Do you imagine that Pacifica no longer broadcasts programming
that displeases the FBI? Quite the contrary; in fact, some of
Pacifica's most prominent programmers have, very recently, published
books exposing the FBI's unethical activities. Through the 1970s,
1980s and to varying degrees still, the organization functions as a
clearing house for the conclusions of every radical investigative
journalist in the country.
Surely the FBI hates Pacifica radio. Do you really believe that
if you invite the Bureau into the internal life of Pacifica, its
operatives will narrowly adhere to the tasks you set before them,
and meekly depart from the scene upon your command? This is the FBI,
I remind you, that recently withheld information about the Timothy
McVeigh case and put Wen Ho Lee in solitary confinement for a year.
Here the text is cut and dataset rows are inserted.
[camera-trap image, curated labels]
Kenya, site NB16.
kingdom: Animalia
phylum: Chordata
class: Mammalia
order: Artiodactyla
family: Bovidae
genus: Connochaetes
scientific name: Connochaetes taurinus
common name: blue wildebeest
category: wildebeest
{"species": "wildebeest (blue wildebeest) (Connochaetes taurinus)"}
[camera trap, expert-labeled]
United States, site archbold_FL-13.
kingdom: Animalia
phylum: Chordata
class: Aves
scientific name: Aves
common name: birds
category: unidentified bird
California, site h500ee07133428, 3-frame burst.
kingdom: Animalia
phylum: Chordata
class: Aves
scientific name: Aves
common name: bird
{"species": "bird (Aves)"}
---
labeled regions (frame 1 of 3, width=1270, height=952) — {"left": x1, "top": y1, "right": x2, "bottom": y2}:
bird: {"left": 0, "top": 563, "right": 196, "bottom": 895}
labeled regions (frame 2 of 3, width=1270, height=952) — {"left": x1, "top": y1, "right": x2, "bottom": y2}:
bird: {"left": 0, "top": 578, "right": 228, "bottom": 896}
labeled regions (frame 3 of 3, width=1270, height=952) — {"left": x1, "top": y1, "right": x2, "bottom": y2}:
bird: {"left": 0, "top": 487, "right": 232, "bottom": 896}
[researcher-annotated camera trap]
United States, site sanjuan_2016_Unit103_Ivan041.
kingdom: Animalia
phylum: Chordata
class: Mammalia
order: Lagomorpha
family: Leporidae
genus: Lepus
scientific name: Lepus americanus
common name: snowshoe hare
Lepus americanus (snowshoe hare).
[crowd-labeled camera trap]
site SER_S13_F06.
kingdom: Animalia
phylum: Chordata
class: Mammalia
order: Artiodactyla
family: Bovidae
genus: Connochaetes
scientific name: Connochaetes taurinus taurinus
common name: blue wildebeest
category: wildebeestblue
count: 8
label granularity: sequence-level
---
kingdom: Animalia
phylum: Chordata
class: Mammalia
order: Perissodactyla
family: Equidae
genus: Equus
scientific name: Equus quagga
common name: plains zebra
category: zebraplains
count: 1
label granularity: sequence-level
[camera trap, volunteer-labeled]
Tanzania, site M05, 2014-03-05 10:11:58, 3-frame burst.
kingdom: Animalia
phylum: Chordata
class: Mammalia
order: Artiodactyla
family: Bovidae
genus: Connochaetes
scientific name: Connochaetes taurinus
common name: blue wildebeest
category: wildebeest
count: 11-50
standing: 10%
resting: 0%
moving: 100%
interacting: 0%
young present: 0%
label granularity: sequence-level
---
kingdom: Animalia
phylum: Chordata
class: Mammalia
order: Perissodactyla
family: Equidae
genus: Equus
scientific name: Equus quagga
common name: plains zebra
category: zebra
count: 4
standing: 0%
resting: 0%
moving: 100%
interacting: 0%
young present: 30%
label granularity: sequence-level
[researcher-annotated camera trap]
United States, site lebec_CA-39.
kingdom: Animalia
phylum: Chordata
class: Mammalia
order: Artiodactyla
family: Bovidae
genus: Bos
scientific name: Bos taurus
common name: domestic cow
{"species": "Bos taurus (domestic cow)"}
This week the newspapers report on an FBI operative who allegedly
sold information to organized crime for tens of thousands of
dollars.
"Unmanageable, unaccountable and unreliable," a United States
Senator called the FBI on Thursday during a Congressional hearing
about the Bureau. If you actually plan to bring the FBI to this
situation, do you think that it will remain under your control? Up
until this month you were toying with a small but precious radio
network; at that point you will be playing with fire.
The question is, do you care? Mr. Ford, I don't know you. I do
know that if you do not publicly repudiate this extremely
ill-advised recourse, it is only further evidence of your lack of
qualifications to have anything to do with the governance of this
network.
In any event, if the FBI calls me for any reason regarding this
matter, I will heed the advice that Lewis Hill gave to KPFA's
listeners regarding the Bureau's activities in 1949, a year when it
was extremely dangerous to give such counsel: "The FBI is a
contemptible institution and the whole country knows it," the
founder of Pacifica radio declared. " . . . Refuse to cooperate.
Say, No. Say, I for my part will not."